“A Federated and cloud enabled system for climate data analytics and machine learning”
Ghaleb Abdulla is a senior Member of Technical Staff at Lawrence Livermore National Laboratory (LLNL), a Department of Energy research laboratory. Since joining LLNL in 2000, Dr. Abdulla embraced projects that depend on teamwork and data sharing. His tenure includes establishing partnerships with universities seeking LLNL’s expertise in HPC and large-scale data analysis. He supported approximate queries over large-scale simulation data sets for the AQSim project and helped design a multi-petabyte database for the Large Synoptic Survey Telescope.

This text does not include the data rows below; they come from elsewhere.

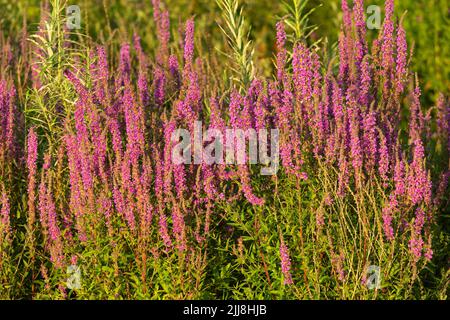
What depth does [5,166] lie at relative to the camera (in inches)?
188

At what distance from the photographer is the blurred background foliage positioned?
8.50 meters

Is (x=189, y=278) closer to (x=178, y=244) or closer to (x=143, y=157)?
(x=178, y=244)

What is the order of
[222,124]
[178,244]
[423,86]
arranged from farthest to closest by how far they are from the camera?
[423,86]
[222,124]
[178,244]

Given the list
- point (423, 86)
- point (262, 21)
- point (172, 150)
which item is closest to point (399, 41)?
point (172, 150)

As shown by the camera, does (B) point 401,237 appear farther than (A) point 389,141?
No

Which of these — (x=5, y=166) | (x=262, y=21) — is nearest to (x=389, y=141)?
(x=5, y=166)

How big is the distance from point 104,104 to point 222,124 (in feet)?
2.52

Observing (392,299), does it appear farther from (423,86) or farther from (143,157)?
(423,86)

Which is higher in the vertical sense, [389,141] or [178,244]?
[389,141]

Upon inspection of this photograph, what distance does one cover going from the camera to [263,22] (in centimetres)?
970

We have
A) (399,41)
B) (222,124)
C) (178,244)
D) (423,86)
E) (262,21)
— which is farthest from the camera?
(262,21)

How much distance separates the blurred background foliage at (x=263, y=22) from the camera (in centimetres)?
850

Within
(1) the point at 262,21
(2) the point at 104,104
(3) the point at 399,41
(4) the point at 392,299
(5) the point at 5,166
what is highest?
(1) the point at 262,21

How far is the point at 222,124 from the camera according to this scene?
435cm
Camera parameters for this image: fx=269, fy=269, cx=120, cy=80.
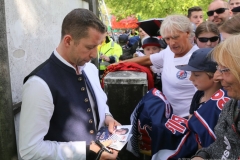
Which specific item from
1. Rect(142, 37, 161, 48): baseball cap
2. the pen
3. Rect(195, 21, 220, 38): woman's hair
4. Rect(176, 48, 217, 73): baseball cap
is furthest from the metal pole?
Rect(142, 37, 161, 48): baseball cap

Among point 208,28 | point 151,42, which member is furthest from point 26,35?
point 151,42

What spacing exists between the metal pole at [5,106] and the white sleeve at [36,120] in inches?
5.1

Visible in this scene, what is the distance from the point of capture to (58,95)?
5.64 ft

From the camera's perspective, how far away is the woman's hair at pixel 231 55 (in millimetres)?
1563

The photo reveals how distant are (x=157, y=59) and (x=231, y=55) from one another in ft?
5.66

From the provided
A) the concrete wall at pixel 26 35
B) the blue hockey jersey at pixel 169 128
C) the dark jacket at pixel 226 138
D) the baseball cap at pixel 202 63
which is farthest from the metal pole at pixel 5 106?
the baseball cap at pixel 202 63

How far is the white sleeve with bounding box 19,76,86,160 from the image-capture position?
162 cm

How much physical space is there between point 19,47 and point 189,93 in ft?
5.42

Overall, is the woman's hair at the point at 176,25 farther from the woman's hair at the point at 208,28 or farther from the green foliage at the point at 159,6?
the green foliage at the point at 159,6

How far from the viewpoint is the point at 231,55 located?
1583 mm

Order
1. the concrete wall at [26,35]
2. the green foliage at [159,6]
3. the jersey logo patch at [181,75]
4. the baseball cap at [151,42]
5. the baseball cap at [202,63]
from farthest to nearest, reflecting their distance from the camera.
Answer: the green foliage at [159,6] → the baseball cap at [151,42] → the jersey logo patch at [181,75] → the baseball cap at [202,63] → the concrete wall at [26,35]

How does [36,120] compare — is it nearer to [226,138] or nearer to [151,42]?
[226,138]

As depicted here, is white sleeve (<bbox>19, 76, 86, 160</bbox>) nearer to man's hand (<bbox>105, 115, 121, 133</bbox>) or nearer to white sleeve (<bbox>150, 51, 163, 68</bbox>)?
man's hand (<bbox>105, 115, 121, 133</bbox>)

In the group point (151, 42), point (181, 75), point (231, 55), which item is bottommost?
point (181, 75)
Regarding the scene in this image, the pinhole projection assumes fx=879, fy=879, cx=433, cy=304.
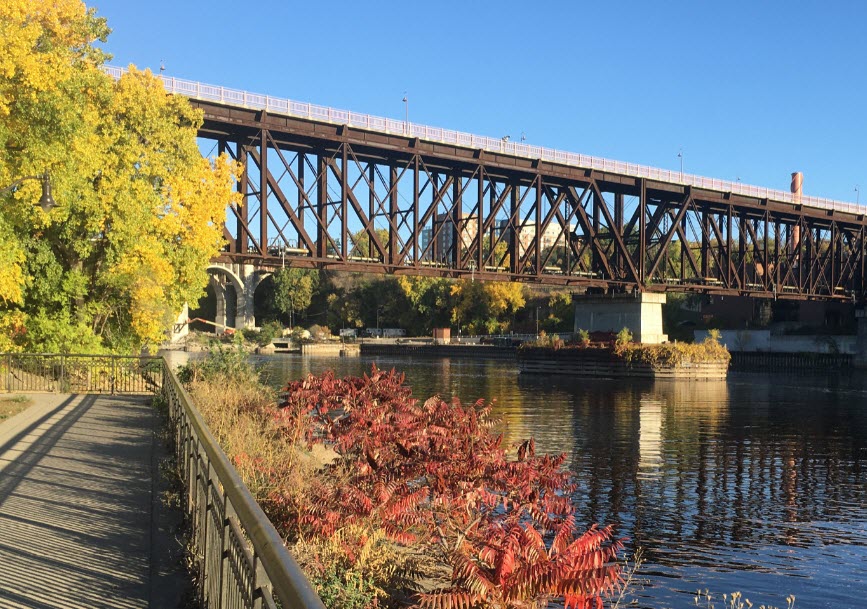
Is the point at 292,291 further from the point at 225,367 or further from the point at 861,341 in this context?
the point at 225,367

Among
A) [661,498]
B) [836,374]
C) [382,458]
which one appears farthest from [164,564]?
[836,374]

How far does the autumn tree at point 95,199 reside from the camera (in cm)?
2634

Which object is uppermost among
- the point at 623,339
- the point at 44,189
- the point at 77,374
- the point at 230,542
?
the point at 44,189

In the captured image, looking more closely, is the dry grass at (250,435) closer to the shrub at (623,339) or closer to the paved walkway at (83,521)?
the paved walkway at (83,521)

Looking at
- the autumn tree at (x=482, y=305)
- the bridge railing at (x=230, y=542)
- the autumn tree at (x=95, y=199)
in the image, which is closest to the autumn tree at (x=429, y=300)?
the autumn tree at (x=482, y=305)

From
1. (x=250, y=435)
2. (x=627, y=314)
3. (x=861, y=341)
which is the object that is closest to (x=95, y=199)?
(x=250, y=435)

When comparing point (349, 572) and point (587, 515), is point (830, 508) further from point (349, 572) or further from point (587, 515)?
point (349, 572)

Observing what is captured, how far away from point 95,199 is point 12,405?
11466 mm

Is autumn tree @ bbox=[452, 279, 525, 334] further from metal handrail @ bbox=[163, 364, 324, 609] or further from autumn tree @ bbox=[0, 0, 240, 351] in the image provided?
metal handrail @ bbox=[163, 364, 324, 609]

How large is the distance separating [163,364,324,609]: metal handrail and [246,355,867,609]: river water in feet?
26.2

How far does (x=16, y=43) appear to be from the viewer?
82.5ft

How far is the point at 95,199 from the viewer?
107ft

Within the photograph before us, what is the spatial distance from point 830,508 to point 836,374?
74.9 m

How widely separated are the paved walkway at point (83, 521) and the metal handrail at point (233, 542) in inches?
23.5
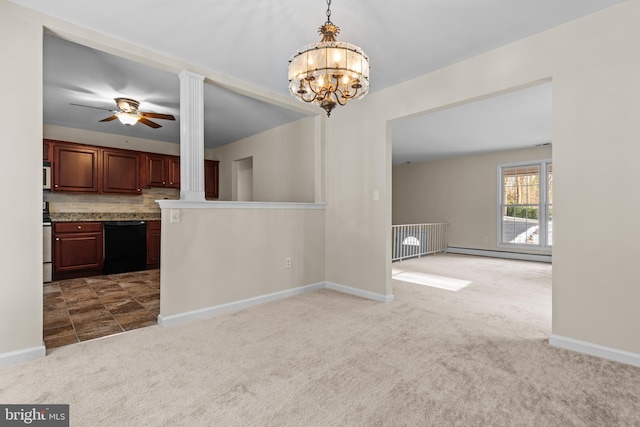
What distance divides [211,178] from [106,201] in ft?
6.11

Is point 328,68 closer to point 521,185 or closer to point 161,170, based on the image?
point 161,170

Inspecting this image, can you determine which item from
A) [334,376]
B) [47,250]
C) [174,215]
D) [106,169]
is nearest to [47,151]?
[106,169]

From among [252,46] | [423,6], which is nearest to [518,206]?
[423,6]

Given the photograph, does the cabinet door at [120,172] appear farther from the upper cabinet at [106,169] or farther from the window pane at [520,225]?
the window pane at [520,225]

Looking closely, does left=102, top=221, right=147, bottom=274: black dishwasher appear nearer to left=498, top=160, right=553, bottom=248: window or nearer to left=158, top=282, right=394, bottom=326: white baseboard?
left=158, top=282, right=394, bottom=326: white baseboard

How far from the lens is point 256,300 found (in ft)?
11.5

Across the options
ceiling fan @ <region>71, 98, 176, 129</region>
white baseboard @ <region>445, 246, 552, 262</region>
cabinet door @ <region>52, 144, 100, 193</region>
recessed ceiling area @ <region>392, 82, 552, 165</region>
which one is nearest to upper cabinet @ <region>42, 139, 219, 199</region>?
cabinet door @ <region>52, 144, 100, 193</region>

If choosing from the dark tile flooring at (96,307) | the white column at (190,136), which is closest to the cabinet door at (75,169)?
the dark tile flooring at (96,307)

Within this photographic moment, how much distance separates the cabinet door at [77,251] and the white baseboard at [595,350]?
585 cm

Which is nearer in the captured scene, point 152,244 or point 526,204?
point 152,244

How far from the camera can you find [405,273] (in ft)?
17.2

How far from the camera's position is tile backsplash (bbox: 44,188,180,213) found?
203 inches

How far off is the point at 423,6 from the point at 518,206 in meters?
6.31

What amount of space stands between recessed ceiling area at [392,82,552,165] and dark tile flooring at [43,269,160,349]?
3624 millimetres
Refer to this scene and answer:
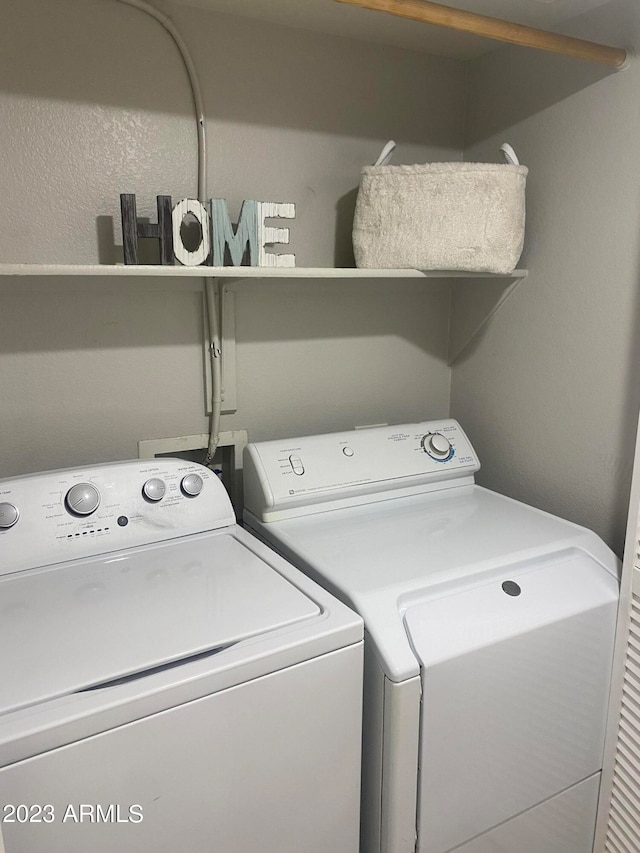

Dr. Abdulla used machine learning (ML) to inspect and predict optics damage at the National Ignition Facility and leveraged data management and analytics to enhance HPC energy efficiency. He served as the lead for the Operational Data Analytics team under the Energy Efficient HPC Working Group. He also led the Cancer Registry of Norway project developing personalized prevention and treatment strategies through pattern recognition, ML, and time-series statistical analysis of cervical cancer screening data and was awarded the DOE Secretary’s Appreciation Award for his work to help with the Cancer moonshot presidential initiative. Dr. Abdulla served as the PI of the Earth System Grid Federation (ESGF) —an international collaboration that manages a global climate database for more
than 25,000 users on six continents. He chaired the ESGF international Executive committee and served as member of the Working Group on Coupled Modelling (WGCM) Infrastructure Panel (WIP) that operates under the World Climate Research Program (WCRP).
He also served as the director for the Institute for Scientific Computing Research (ISCR) at LLNL. He established a data science internship program and helped several universities create data science curriculum targeted to graduate students who can help with scientific data analytics.
In 2020 Dr. Abdulla was chosen as one of the 50 for 50 spotlights which highlights the most influential graduates from Virginia Tech computer science department.
Currently he serves as Deputy program manager for WCI data infrastructure and leads the data infrastructure and analytics team.
Managing and analyzing scientific and simulation data is a challenge due to growing data sizes and the need to subset and fuse different variables from different data sets before running an evaluation metric. Computer and climate scientists are collaborating to enable large-scale data analytics and while there are success stories, the new high-resolution models require more distributed computing resources to build complex data analysis and machine learning workflows. The high-resolution data produced by climate models is distributed in nature and the scientists working on analyzing the data are located in different locations around the globe, yet they need to collaborate and work on the data. A federated data management system will enable data sharing and collaboration, however, the machinery and tools to enable large scale and distributed scientific data analysis are still lacking. The traditional workflow involves querying a data archive using the indexed metadata. Once the files are located, the scientist needs to download the data into a local machine and perform the analysis. Instead, we developed tools to support a distributed system for data analytics and Machine Learning, i.e. server-side or edge computing.
In this talk, I will describe the Earth System Grid Federation (ESGF) software stack, architecture, hosted data, and discuss use cases. I will also describe the ESGF Compute Node (ECN) which allows scientists to build and run data analytics algorithms. The current architecture allows users to log into the Jupyter hub on our server using a GitHub account. Using the Jupyter hub, the user has a choice to either spawn a Unix shell with the ability to access all the regular tools such as python and the climate analysis libraries or spawn a Jupyter notebook with the ability to use ESGF user interface to search for relevant data sets, use basic sub-setting, re-grinding and data reduction constructs to minimize data movement.